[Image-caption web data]
▽
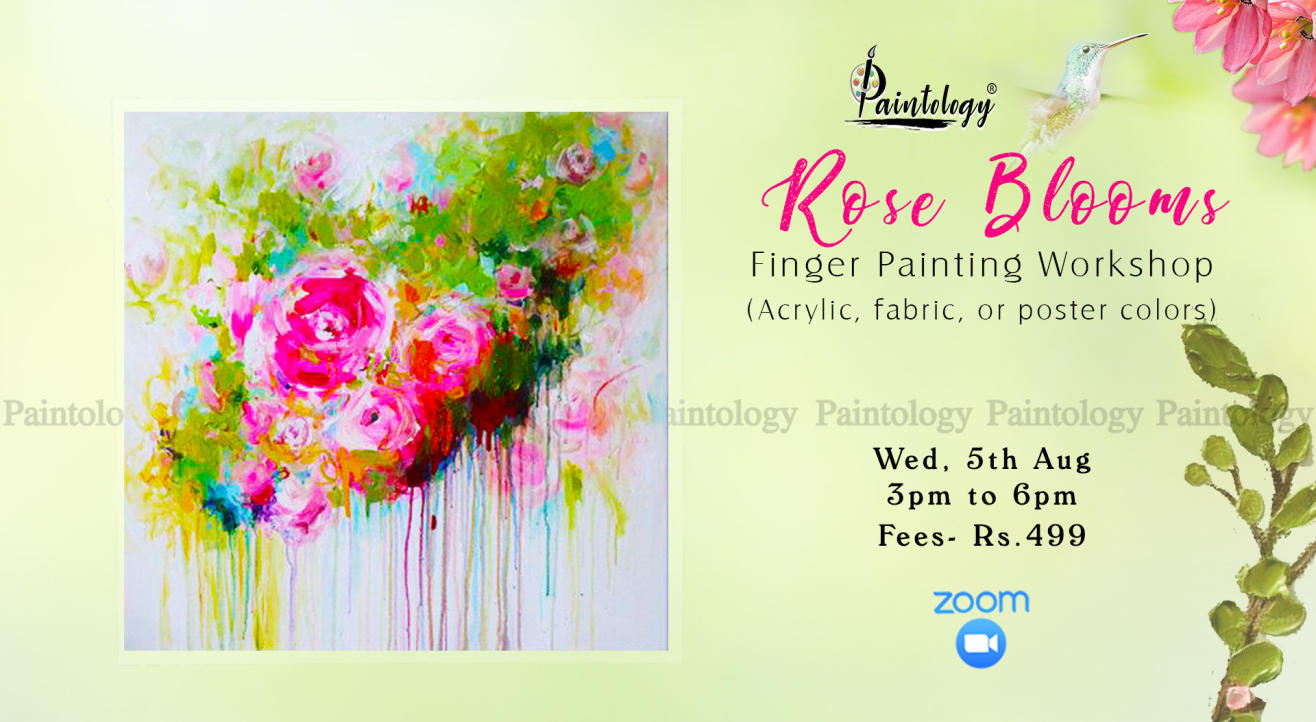 'Rose Blooms' Finger painting workshop by Paintology
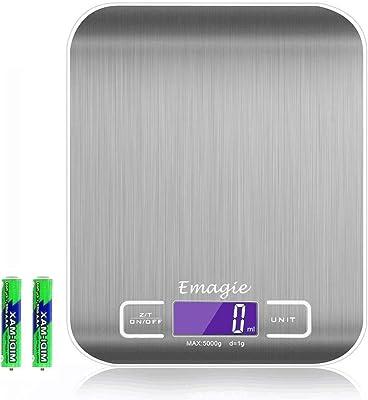 Báscula Digital de Cocina Bascula de Comida Alimentos Multifunción 11lb 5kg Plata Acero Inoxidable - Baterías Incluidas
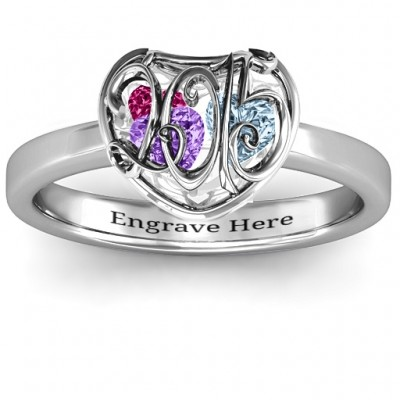 2015 Petite Caged Hearts Personalised Ring with Classic with Engravings Band - AMAZINGNECKLACE.COM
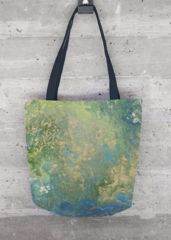 VIDA Tote Bag - Autumn Sunrise by VIDA vqg0q3M8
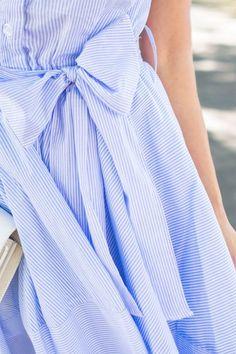 NAPA TRIP: FIT AND FLARE STRIPE DRESS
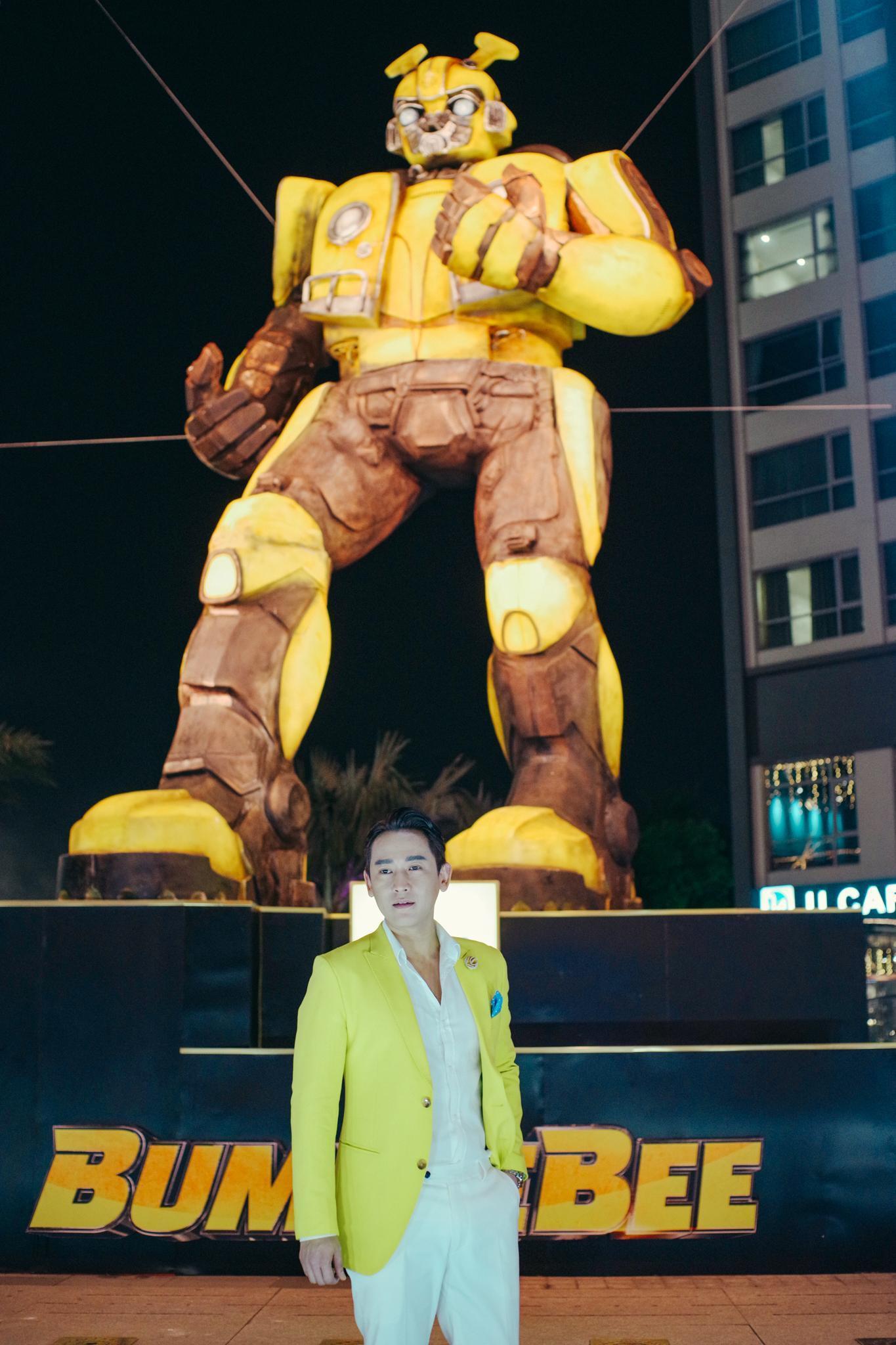 Choáng ngợp với mô hình Bumblebee lớn nhất tại Việt Nam - Ảnh 5.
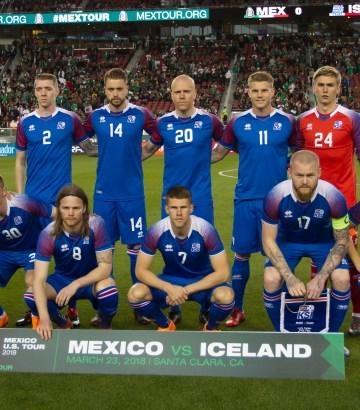 ¡Islandia ya dió los 23convocados!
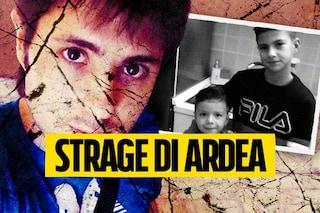"""Strage di Ardea, l'avvocato dei genitori: """"Ricevuta solidarietà da tutti, tranne che dal sindaco"""""""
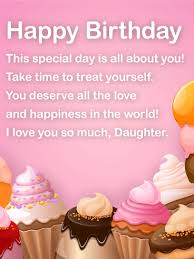 birthday photo cards for daughter birthday u0026 greeting cards by
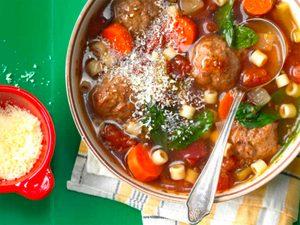 Soupe de boulettes de viande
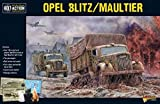 Opel Blitz/Maultier - Warlord Games
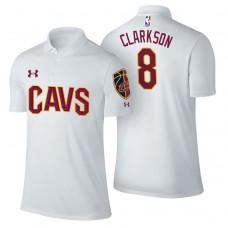 Cleveland Cavaliers #8 Jordan Clarkson White Association Polo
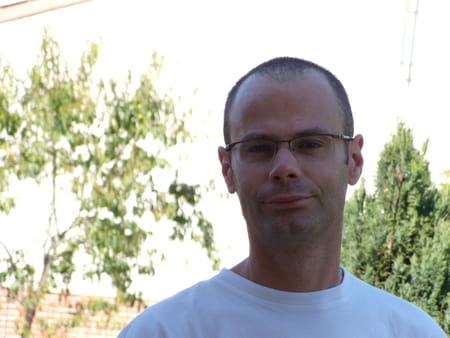 Stéphane Menis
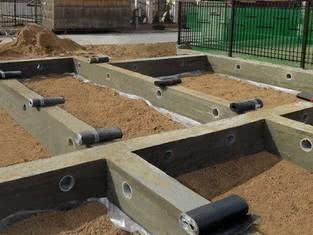 гидроизоляция стены в грунте
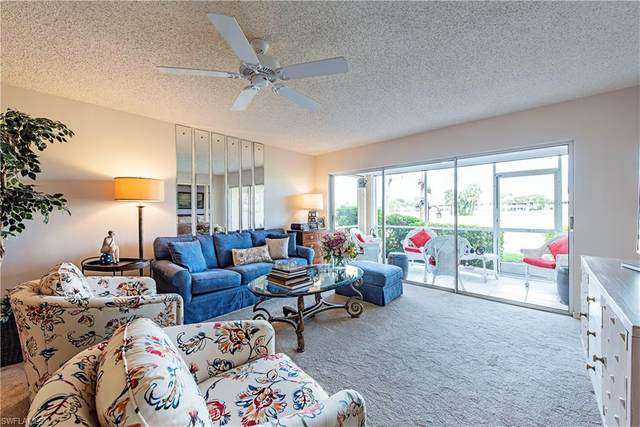 5975 Bloomfield Cir C103, Naples, FL 34112 (#220020481) :: Caine Premier Properties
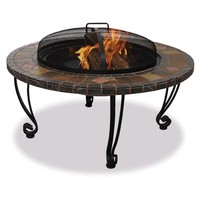 Marble & Slate 34-inch Fire Pit with Copper Accents & Wrought Iron Stand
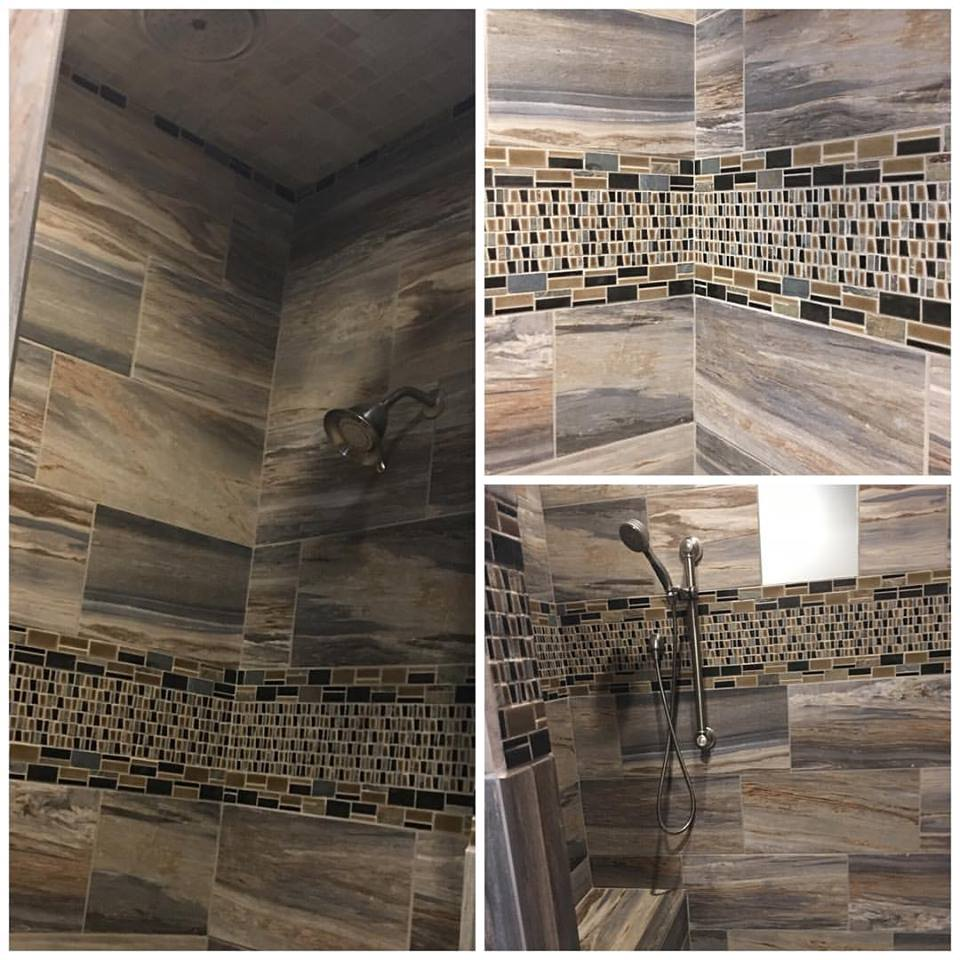 Bathroom Remodel Fort Wayne.Complete Bathroom Remodel In Fort Wayne Eagle Contracting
△
Exactly the lines from the one containing "Marble & Slate" through the last line of the data above should be output, both ends included, with every picture left out.

> OUTPUT FOR THIS EXERCISE:
 Marble & Slate 34-inch Fire Pit with Copper Accents & Wrought Iron Stand
 Bathroom Remodel Fort Wayne.Complete Bathroom Remodel In Fort Wayne Eagle Contracting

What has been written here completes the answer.